(Beginning of Supplied records)

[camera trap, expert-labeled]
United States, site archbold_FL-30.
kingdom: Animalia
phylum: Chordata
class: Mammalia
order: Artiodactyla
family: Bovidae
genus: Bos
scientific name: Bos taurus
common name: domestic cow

(End of Supplied records)
(Beginning of Supplied records)

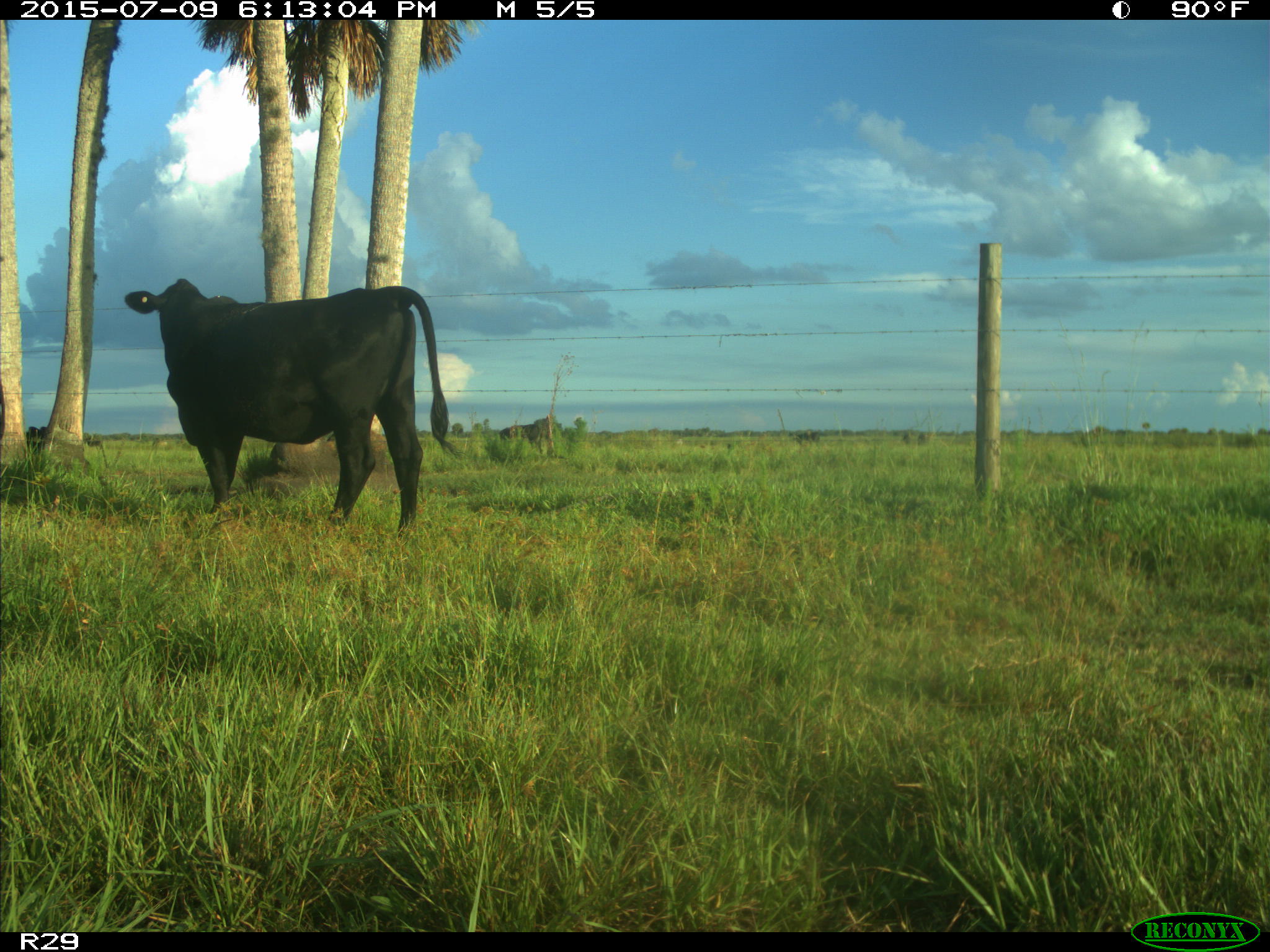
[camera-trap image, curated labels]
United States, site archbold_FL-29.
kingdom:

(End of Supplied records)
(Beginning of Supplied records)

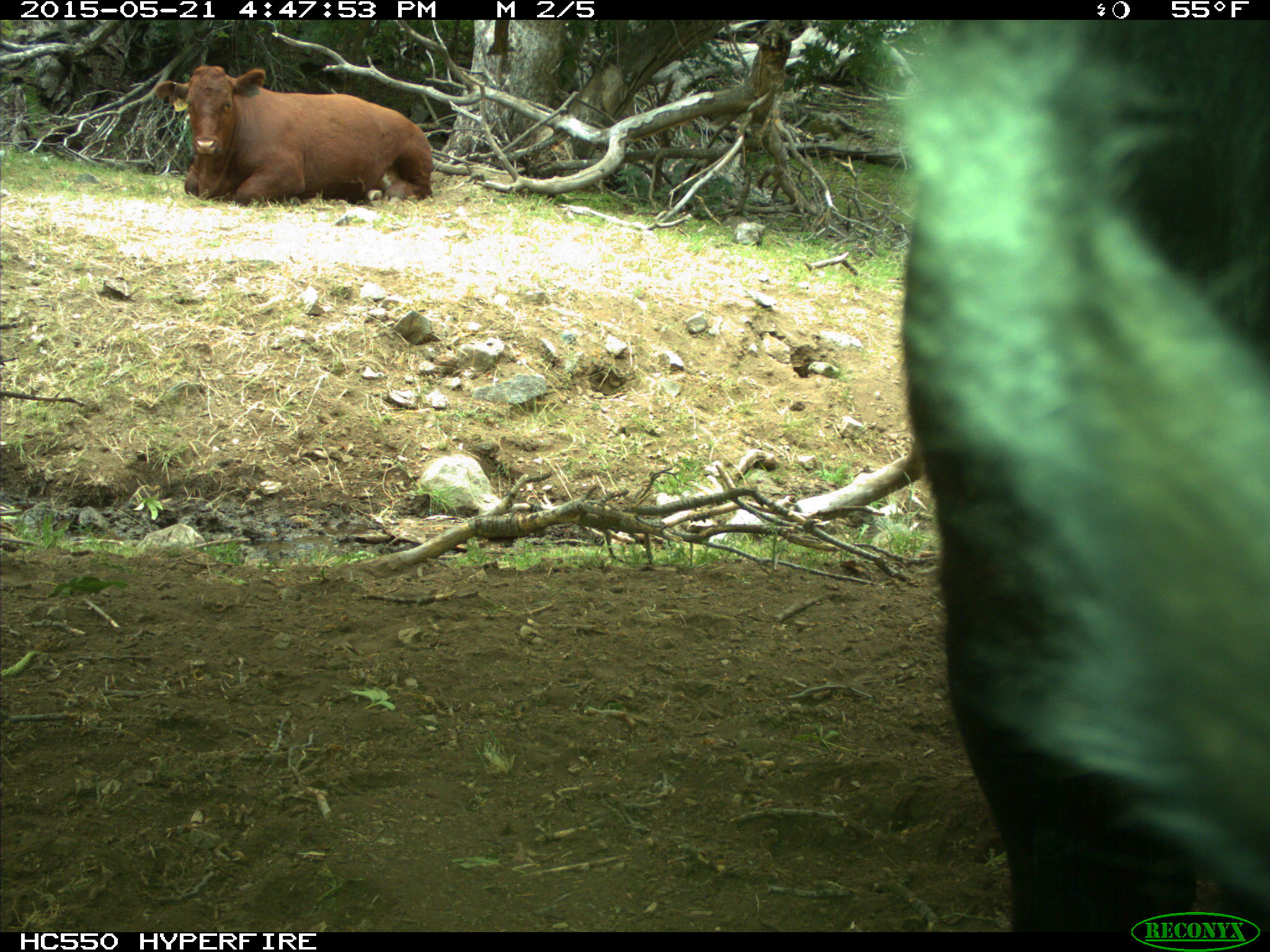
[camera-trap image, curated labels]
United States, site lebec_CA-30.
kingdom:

(End of Supplied records)

# Work to complete:
Could you repeat exactly the lines above from the line with "[camera trap, expert-labeled]" up to and including the line with "common name: domestic cow", and only those?

# Output for this task:
[camera trap, expert-labeled]
United States, site archbold_FL-30.
kingdom: Animalia
phylum: Chordata
class: Mammalia
order: Artiodactyla
family: Bovidae
genus: Bos
scientific name: Bos taurus
common name: domestic cow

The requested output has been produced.